Sedangkan si Adik Asa (sekarang 5 tahun) adalah seorang anak laki-laki periang dan bersuara kencang. Energinya sangat besar, termasuk energi untuk terus berbicara tiada henti di manapun dan kapanpun. Asa suka membantu saya juga, tapi dia juga sering minta “bantuan” alias belum mandiri. Yang saya lihat dari Asa saat ini adalah dia bersifat perfeksionis. Kalau salah dalam menggambar atau menulis dia akan kesal. Kalau melihat benda berserakan dia akan segera merapikannya. Begitupun kalau melihat ketidakwajaran sikap saya ataupun suami, secara spontan Asa akan berkomentar.

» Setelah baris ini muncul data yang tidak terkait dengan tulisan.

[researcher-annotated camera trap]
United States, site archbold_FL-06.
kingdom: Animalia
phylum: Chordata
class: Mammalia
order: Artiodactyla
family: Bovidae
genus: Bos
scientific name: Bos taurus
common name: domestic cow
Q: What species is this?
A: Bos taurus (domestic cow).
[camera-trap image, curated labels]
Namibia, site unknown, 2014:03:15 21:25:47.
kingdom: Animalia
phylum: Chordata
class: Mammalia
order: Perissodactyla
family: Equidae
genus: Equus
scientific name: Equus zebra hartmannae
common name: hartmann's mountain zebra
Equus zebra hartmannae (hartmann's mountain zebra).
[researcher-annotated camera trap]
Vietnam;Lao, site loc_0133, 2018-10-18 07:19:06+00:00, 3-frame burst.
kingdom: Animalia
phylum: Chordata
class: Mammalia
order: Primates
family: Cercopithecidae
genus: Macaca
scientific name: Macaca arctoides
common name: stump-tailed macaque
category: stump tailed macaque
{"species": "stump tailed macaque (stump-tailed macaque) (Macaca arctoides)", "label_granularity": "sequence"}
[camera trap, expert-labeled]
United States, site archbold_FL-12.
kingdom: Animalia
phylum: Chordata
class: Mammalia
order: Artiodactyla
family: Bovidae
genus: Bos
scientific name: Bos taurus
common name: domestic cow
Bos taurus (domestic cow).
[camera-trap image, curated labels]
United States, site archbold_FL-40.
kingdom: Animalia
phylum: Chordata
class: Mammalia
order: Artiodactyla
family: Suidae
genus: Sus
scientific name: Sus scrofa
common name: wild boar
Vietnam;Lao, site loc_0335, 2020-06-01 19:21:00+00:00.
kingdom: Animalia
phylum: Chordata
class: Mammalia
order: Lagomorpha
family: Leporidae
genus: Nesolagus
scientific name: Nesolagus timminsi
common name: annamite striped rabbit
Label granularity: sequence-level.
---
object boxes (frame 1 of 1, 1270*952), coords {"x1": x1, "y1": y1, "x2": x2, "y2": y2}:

Pengalaman lima tahun pertama menjadi ibu saya terbiasa mengasuh dan mendidik anak mengikuti pola karakter Cinta. Saya tidak perlu berulang kali mengulang perintah karena Cinta akan menurut. Apakah ini karakter anak perempuan? Atau karakter anak pertama? Hm, mungkin saling mempengaruhi ya. Karena ketika saya bandingkan dengan anak teman (dengan tujuan sekedar ingin tahu), tidak semua anak perempuan dan tidak semua anak pertama berkarakter seperti Cinta. Dari sini saya sudah berkesimpulan bahwa setiap anak itu unik. Tidak ada karakter yang negatif. Pendiam bukan berarti sifat negatif. Begitupun aktif, banyak bersuara dan banyak bergerak.

Memenuhi kebutuhan.

Ketika saya sudah mulai memahami perbedaan anak, saya berusaha memenuhi kebutuhan sesuai karakternya. Cinta yang pendiam membutuhkan ruang privasi lebih banyak. Saya menghargai privasinya, dengan harapan dia justru akan lebih terbuka jika tidak merasa dimata-matai. Misalnya dalam hal mempercayakan penggunaan smartphone. Rambu-rambu berinternet sehat saya sampaikan padanya, namun saya tidak mengintip-intip aktifitas si pra remaja ini. Namun sesekali waktu saya berbicara empat mata dengannya, mencoba menyelami bagaimana suasana hatinya dan bagaimana kabar teman-temannya. Sedangkan untuk Asa si periang yang gemar bertanya ini itu, saya mendampinginya membaca buku atau melihat youtube tentang tata surya, hal yang sangat ingin diketahuinya.

Di atas tadi adalah sebagian kecil dari kebutuhan yang berbeda dari masing-masing anak. Masih banyak perbedaan kebutuhan lainnya, antara lain dalam hal selera makan, berpakaian, mainan, keingintahuan, hobi, suasana favorit, dan lain-lain.

Menyesuaikan cara berkomunikasi.

Setelah kehadiran Asa, saya butuh adaptasi pola pengasuhan. Terutama dalam sikap penyampaian nasehat atau memberitahu hal apapun. Asa tidak mudah menerima apa yang saya perintahkan. Asa lebih banyak bertanya, banyak beralasan dan tidak mudah menurut. Saya tidak kecewa , karena saya sadari bahwa sikapnya itu adalah bagian dari karakter “laki-laki”nya. Semakin saya berbicara keras, semakin keras pula perlawanannya. Jadi percuma berbicara keras. Salah satu jalan adalah dengan berbicara lembut, menyiapkan 1001 jawaban jika Asa bertanya hingga akhirnya dia menerima perintah atau nasehat.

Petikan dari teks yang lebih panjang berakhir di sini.